→ THE PROBLEM
Count the items below that contain the string "შეფასება". Reply with the number only.

Graph interpretation data
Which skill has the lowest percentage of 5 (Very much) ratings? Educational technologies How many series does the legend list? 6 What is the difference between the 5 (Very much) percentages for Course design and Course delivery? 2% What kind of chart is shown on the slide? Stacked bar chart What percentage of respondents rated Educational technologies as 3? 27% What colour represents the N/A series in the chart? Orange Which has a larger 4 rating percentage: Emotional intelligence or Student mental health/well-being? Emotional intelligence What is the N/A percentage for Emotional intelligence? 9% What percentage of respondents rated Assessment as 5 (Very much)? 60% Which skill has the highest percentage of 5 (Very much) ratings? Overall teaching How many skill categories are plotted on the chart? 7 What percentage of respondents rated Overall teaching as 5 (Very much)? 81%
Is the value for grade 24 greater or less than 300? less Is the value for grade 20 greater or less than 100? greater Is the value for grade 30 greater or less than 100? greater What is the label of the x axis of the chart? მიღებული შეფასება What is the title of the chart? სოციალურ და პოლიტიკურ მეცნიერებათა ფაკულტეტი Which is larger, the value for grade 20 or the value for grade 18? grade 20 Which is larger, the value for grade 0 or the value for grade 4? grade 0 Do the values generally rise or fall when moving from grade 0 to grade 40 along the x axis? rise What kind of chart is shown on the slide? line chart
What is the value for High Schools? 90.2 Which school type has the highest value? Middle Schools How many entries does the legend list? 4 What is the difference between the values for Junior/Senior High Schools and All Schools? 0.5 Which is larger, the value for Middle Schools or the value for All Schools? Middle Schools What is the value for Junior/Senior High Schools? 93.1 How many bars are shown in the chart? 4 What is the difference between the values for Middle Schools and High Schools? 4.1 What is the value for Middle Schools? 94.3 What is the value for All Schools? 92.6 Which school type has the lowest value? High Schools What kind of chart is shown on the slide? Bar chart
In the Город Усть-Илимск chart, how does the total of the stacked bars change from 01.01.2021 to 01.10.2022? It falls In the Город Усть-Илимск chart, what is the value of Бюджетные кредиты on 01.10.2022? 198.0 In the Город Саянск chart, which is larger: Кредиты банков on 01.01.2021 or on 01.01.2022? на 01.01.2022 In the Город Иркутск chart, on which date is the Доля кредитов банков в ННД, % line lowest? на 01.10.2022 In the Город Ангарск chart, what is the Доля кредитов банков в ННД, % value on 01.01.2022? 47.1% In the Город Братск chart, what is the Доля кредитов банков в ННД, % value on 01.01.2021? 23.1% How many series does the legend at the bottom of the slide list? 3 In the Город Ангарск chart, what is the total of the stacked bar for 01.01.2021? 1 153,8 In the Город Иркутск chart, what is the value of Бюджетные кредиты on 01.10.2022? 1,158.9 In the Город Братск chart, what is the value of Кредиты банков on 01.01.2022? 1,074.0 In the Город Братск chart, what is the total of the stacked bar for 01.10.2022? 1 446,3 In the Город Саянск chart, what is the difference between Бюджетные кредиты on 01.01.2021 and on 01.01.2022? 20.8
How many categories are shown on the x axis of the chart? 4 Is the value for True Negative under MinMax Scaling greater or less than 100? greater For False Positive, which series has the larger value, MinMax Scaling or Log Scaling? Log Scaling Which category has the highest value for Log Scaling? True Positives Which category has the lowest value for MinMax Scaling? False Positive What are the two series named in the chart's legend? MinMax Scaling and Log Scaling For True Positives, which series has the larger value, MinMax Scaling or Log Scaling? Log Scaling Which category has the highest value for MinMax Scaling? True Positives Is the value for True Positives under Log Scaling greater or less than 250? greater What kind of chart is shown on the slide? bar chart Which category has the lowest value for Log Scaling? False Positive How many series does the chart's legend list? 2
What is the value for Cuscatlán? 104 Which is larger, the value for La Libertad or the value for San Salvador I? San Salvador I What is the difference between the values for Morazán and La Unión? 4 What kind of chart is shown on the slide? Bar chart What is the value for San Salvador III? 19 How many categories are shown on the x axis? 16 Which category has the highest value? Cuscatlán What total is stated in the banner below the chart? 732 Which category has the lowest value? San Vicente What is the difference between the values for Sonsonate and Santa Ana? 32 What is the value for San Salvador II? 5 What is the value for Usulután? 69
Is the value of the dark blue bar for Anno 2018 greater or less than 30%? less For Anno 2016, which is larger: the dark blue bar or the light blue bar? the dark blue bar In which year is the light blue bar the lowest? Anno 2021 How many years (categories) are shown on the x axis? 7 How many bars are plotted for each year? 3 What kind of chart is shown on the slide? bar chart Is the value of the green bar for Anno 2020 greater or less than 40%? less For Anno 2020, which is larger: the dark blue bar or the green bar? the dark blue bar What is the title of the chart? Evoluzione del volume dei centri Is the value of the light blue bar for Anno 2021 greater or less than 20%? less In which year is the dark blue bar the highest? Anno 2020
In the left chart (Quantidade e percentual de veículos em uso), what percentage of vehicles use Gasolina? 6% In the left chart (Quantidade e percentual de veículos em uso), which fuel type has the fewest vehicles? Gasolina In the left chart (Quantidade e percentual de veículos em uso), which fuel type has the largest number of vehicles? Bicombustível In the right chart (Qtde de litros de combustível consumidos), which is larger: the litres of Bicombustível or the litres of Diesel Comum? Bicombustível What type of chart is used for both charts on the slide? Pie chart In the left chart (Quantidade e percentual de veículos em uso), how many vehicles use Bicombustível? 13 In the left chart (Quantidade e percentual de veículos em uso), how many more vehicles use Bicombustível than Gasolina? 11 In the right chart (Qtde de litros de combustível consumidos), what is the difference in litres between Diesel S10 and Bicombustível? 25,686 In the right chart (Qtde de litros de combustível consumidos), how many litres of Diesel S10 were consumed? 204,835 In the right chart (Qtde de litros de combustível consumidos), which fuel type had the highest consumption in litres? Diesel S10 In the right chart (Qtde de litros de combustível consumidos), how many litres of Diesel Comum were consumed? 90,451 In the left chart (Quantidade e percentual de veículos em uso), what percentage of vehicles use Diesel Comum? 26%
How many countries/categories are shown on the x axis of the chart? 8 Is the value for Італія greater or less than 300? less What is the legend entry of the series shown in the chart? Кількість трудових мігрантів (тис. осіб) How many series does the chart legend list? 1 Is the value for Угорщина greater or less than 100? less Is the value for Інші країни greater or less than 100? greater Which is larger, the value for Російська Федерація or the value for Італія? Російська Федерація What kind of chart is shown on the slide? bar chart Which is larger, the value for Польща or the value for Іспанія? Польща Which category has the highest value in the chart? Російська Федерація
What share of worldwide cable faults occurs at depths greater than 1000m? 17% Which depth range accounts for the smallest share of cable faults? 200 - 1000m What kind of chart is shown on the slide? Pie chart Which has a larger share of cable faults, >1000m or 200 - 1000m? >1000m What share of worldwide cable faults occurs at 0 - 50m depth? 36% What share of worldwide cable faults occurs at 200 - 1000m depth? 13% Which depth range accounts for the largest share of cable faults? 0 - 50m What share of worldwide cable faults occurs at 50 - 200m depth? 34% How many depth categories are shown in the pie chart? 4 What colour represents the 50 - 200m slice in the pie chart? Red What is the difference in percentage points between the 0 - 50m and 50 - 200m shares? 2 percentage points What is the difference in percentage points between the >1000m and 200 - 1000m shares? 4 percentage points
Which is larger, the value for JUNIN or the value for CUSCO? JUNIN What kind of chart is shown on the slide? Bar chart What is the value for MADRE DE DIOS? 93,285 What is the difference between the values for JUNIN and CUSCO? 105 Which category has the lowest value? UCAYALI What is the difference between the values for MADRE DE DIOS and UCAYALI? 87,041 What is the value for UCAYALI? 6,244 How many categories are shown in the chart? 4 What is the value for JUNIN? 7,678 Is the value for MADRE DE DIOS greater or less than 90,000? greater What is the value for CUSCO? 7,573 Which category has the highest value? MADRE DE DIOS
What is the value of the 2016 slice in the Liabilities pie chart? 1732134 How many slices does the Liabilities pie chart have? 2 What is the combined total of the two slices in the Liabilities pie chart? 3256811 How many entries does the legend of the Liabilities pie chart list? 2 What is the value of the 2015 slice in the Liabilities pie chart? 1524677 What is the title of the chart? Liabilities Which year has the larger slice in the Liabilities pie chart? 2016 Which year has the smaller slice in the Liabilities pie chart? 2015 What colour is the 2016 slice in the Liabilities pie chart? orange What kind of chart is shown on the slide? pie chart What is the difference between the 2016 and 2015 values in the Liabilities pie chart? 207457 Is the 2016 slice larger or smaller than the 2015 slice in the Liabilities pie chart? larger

→ TASK OUTPUT
1